Chebishev’s and Markov’s inequalities and convergence a.s.

almost-everywhereconvergence-divergence

Let ${X_n}$ be a sequence of i.i.d random variables with mean = 1 and variance $\sigma^2 =3$.
Show if the following converges almost surely:
$$
\frac{1}{n}\sum^n X_i \longmapsto 1
$$

Chebyshev Inequality:

$$
\mathcal{P}(|\sum^n X_i – 1| > \epsilon*n)
\!
\begin{aligned}[t]
& \leq \frac{1}{n^2*\epsilon^2}* V(\sum^n X_i) \\
& = \frac{n*3}{n^2*\epsilon^2} \\
& = \frac{3}{n*\epsilon^2} \\
& = \frac{3}{\epsilon^2}\sum \frac{1}{n} = \infty
\end{aligned}
$$

Therefore for Borel Cantelli Lemma, there's no convergence almost surely.

However, using Markov's inequality:
$$
\mathcal{P}(|\sum^n X_i| > \epsilon*n)
\!
\begin{aligned}[t]
& \leq \frac{1}{n*\epsilon}* E(\sum^n X_i) \\
& = \frac{n}{n*\epsilon} \\
& = \frac{1}{\epsilon} \\
& = \sum \frac{1}{\epsilon} < \infty
\end{aligned}
$$

In this case, using Markov and BCT, there's the convergence almost surely.

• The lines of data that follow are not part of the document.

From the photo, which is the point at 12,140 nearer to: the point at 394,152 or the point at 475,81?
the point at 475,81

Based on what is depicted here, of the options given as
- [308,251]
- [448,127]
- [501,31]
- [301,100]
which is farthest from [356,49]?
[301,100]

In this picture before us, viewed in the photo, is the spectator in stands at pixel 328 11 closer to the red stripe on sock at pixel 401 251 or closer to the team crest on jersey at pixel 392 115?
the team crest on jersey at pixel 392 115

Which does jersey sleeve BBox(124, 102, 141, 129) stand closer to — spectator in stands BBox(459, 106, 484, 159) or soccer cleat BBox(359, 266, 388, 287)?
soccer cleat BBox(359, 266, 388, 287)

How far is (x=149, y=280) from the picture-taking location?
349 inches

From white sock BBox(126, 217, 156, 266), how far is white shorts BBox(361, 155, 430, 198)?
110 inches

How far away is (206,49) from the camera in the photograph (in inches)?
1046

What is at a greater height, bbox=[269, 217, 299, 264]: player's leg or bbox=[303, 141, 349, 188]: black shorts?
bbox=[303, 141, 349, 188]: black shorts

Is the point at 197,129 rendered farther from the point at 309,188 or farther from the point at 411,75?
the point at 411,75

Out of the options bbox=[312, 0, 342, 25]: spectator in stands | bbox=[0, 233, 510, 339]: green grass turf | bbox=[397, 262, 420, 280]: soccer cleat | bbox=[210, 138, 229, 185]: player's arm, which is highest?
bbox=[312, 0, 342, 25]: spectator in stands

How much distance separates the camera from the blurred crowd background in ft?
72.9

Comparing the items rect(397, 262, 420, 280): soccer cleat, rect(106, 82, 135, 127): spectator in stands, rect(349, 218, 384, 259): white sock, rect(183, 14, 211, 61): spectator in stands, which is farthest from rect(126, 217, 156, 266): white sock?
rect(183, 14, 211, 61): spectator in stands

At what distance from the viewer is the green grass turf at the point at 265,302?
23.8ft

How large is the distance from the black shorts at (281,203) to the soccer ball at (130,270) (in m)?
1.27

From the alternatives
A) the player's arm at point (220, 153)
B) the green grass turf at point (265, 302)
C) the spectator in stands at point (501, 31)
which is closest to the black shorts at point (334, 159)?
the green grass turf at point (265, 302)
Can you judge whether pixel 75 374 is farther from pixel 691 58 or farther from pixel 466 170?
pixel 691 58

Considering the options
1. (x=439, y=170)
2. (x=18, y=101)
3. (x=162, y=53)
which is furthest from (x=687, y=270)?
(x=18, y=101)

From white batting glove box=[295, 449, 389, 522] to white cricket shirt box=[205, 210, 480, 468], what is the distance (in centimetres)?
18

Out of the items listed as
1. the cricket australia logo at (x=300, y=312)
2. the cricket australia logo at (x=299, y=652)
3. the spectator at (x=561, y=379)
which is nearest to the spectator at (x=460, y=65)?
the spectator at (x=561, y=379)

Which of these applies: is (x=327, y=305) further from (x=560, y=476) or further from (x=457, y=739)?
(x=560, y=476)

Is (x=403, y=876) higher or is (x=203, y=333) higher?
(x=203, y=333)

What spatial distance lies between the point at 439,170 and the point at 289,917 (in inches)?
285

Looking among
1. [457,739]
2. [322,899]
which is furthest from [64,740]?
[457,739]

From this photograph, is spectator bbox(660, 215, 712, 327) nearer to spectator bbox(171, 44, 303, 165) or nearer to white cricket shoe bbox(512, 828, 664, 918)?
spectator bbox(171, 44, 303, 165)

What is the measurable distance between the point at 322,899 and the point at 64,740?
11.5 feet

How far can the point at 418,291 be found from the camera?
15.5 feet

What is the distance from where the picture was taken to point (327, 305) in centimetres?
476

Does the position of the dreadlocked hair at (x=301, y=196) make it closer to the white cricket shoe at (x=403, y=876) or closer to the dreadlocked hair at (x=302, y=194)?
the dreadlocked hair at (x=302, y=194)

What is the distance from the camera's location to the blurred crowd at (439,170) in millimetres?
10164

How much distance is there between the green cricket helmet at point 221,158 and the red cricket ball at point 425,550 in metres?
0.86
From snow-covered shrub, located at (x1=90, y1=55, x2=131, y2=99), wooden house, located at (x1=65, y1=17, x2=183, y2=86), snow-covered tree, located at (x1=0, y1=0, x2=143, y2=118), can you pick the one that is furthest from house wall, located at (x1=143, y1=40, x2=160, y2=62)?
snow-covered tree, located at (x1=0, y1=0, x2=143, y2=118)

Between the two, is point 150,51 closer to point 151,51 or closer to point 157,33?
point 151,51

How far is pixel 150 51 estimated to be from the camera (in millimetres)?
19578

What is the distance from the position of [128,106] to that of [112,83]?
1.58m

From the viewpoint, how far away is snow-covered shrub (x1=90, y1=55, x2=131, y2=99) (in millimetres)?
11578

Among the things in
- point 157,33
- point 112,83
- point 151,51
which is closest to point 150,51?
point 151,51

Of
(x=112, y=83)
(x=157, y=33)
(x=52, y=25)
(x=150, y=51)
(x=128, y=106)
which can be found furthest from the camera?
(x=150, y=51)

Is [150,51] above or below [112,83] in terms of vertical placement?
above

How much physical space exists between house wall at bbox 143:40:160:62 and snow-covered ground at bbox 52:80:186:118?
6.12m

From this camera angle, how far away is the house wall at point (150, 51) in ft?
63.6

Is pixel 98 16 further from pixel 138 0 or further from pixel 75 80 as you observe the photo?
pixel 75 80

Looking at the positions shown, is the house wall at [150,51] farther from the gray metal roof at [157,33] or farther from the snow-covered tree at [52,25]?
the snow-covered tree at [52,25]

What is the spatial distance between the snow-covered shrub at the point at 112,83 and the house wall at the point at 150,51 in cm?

May someone spot any mistake or more specifically, explain to me why should I use Chebyshev or Markov and why they give me different results?

Best Answer

Both your approaches look peculiar. I would have thought you wanted to say:

  • $\sum\limits_{i=1}^n X_i$ has mean $n$ and variance $3n$

  • so $\frac{1}{n}\sum\limits_{i=1}^n X_i$ has mean $1$ and variance $\frac{3}{n}$,

  • with the result that Chebyshev's inequality would give: $$\mathbb P\left(\left|\sum\limits_{i=1}^n X_i - n\right|>n\epsilon\right)=\mathbb P\left(\left|\frac{1}{n}\sum\limits_{i=1}^n X_i - 1\right|>\epsilon\right) < \frac3{n\epsilon^2}$$ and $\frac3{n\epsilon^2} \to 0$ as $n$ increases, so you get convergence in probability of the sample mean to the population mean, equivalent to the weak law of large numbers.

This does not give the strong law of large numbers (convergence almost surely) since $\sum\limits_{n=1}^\infty \frac3{n\epsilon^2}$ is not finite. Instead you need a more sophisticated approach such as this or this or this.